Mujica, en quien casi nada es convencional, basó su popularidad doméstica y su fama internacional en una imagen de hombre frugal e íntegro, que prefería seguir viviendo en su humilde chacra de la periferia de Montevideo, haciendo vida de floricultor cuando las responsabilidades de gobierno se lo permitían, que era indiferente a los oropeles y privilegios del poder, y que donaba casi todo su salario a inversiones sociales, por lo que fue llamado «el presidente más pobre del mundo». También, por sus apelaciones a una ética de la «sobriedad» frente al derroche de la alta política, por su estilo marcadamente informal poco apegado a etiquetas y protocolos, y por su lenguaje coloquial en ocasiones rudo, que arrastró al Pepe, franco y espontáneo hasta el exabrupto, a varias polémicas.
Bajo su presidencia, Uruguay consolidó su crédito como país de éxitos económicos y abanderado del progresismo social, terreno en el que hubo tres grandes novedades, bienvenidas para unos y lamentables para otros: la despenalización del aborto, el matrimonio de personas del mismo sexo y la audaz legalización, bajo regulación del Estado, del mercado de la marihuana, excepcional en el mundo y que Mujica justificó como una innovación útil en la lucha contra la violencia del narcotráfico.
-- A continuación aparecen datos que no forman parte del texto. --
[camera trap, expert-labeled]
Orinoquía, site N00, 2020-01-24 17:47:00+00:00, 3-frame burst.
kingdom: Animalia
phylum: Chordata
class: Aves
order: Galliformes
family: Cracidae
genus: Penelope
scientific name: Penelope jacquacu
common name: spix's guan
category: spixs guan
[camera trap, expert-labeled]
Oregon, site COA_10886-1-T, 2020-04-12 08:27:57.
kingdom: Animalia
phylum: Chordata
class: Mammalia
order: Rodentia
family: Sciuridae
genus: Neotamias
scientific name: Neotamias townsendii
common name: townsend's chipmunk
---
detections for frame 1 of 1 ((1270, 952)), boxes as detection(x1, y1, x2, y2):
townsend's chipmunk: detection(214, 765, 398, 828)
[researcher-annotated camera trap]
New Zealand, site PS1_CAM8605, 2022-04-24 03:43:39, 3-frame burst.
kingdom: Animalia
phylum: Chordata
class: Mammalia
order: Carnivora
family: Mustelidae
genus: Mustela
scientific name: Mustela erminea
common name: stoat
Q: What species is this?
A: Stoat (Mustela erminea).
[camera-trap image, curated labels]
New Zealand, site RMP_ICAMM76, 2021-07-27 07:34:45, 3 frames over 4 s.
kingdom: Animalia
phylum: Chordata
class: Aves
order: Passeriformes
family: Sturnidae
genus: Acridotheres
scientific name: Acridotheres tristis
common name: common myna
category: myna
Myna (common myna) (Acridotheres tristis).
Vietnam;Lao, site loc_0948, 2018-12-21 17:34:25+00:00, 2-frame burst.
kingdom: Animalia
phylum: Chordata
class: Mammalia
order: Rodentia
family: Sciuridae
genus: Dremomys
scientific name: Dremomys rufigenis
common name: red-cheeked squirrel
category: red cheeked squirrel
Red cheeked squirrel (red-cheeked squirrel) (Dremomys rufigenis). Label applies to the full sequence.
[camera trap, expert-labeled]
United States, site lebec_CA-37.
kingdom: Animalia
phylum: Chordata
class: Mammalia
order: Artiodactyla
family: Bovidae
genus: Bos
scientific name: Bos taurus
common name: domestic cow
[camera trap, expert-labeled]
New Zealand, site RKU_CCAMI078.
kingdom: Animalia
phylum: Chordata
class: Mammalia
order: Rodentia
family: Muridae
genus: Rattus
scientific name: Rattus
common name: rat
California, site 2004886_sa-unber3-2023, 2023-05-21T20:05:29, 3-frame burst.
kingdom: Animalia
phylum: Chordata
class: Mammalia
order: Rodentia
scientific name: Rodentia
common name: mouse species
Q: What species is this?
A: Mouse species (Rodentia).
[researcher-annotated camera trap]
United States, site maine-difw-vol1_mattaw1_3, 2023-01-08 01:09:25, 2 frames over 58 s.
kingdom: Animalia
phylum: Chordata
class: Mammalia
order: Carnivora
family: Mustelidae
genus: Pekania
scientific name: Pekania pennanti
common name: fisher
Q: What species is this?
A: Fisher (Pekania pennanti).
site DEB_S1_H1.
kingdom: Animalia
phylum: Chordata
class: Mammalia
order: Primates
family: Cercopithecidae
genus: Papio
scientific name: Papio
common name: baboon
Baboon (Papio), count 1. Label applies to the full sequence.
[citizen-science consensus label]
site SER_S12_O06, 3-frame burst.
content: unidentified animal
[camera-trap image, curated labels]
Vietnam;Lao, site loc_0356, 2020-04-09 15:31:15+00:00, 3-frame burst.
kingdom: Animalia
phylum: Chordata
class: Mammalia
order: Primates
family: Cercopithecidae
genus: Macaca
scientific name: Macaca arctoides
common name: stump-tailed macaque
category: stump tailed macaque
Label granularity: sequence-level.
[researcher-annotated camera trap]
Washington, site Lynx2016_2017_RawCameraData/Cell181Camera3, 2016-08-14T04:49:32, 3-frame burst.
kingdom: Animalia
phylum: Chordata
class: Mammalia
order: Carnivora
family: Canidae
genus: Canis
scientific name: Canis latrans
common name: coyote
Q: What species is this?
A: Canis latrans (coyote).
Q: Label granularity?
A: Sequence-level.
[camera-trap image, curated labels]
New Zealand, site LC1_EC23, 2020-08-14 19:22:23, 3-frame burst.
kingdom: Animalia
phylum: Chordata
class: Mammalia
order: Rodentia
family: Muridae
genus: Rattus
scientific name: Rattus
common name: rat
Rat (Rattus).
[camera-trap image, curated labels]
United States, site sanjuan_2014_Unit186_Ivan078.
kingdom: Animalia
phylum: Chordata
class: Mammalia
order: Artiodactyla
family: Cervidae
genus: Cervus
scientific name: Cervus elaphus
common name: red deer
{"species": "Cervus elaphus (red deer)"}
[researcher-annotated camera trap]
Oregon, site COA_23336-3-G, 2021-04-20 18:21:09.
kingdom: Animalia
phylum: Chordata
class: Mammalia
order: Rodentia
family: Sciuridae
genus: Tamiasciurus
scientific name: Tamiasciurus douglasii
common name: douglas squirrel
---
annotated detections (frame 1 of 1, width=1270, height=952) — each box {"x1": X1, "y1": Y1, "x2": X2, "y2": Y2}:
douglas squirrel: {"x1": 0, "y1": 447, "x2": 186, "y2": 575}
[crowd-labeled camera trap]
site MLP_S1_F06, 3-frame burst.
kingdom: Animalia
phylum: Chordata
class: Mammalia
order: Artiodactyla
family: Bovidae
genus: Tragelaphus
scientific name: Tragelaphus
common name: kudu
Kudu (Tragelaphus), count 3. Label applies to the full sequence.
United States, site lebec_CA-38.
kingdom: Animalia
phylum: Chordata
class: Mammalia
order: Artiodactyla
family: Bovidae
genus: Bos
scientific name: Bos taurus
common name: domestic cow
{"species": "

El programa socialdemócrata moderado del Frente Amplio siguió conjugando la ortodoxia económica y la redistribución de la riqueza por la vía tributaria y a través del gasto social directo. La lucha contra la pobreza y la reducción de las inequidades continuaron progresando al resguardo del crecimiento sostenido del PIB, no obstante las tendencias desfavorables del contexto regional, y de la minimización del desempleo.
Sin embargo, a la Administración Mujica se le fueron de las manos el déficit fiscal (en 2012 retornó el déficit primario) y la inflación.
Fracasó clamorosamente en la mejora de la calidad de la educación, precisamente una de las grandes metas asumidas por el mandatario, quien reconoció el fiasco. Por otra parte, en una postura muy reveladora de su personalidad, el antiguo guerrillero torturado en las cárceles de la dictadura no se mostró favorable a anular la Ley de Caducidad, pese a su carácter inconstitucional, porque su permanencia había sido refrendada dos veces por los electores consultados en plebiscito.
El 1 de marzo de 2015 Mujica devolvió la banda presidencial al también frenteamplista Tabaré Vázquez, su predecesor cinco años atrás. La tercera victoria electoral consecutiva del Frente en las votaciones de 2014 fue el reflejo del notable grado de satisfacción popular por la marcha del país, a pesar de que como presidente, Mujica, salvo en la recta final de su mandato, no gozó de unos niveles de aceptación extraordinariamente elevados.